# Package without tracking number?



## DkyDky (Feb 11, 2013)

I am waiting for a package sent with Canada Post to my home address in Dubai. I don't have a tracking number for it.

The question is if there is any chance for me to get the package if I go to the post office in Karama, or is it a waste of time without having a tracking number?


----------



## BedouGirl (Sep 15, 2011)

DkyDky said:


> I am waiting for a package sent with Canada Post to my home address in Dubai. I don't have a tracking number for it. The question is if there is any chance for me to get the package if I go to the post office in Karama, or is it a waste of time without having a tracking number?


There's no home delivery service here so why would you address it to your home? You can try going to the post office and giving them the details to see if they can track it down.


----------



## DkyDky (Feb 11, 2013)

BedouGirl said:


> There's no home delivery service here so why would you address it to your home? You can try going to the post office and giving them the details to see if they can track it down.

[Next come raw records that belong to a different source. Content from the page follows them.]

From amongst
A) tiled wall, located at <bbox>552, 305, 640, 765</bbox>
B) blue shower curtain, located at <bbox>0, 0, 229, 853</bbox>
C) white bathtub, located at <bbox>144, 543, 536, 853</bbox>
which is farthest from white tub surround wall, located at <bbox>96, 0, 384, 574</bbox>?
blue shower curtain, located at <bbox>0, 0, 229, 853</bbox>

Yes , I know that. I don't have a PO box and friends have received packages (with tracking number) at the Karama post office.

There was a misunderstanding with the eBay seller, so that's why my package wasn't sent with a tracking number.

I just want to know if someone here has managed to pick up a package there only based on the shipping address. I don't want to waste my time in Karama without having a small chance of success


----------



## BedouGirl (Sep 15, 2011)

DkyDky said:


> Yes , I know that. I don't have a PO box and friends have received packages (with tracking number) at the Karama post office. There was a misunderstanding with the eBay seller, so that's why my package wasn't sent with a tracking number. I just want to know if someone here has managed to pick up a package there only based on the shipping address. I don't want to waste my time in Karama without having a small chance of success


Most people use their work POBs. There was a thread on here on this subject not so long ago, you'll be able to find it through the search engine. It's probably worth a trip to the post office - nothing ventured, nothing gained....


----------



## Keithl (Jun 6, 2014)

DkyDky said:


> I am waiting for a package sent with Canada Post to my home address in Dubai. I don't have a tracking number for it.
> 
> The question is if there is any chance for me to get the package if I go to the post office in Karama, or is it a waste of time without having a tracking number?


it will be returned to Canada if a PO Box number wasn't specified and the package was sent through normal post

Only courier companies do door to door delivery in Dubai ( but require a phone number on the package)


----------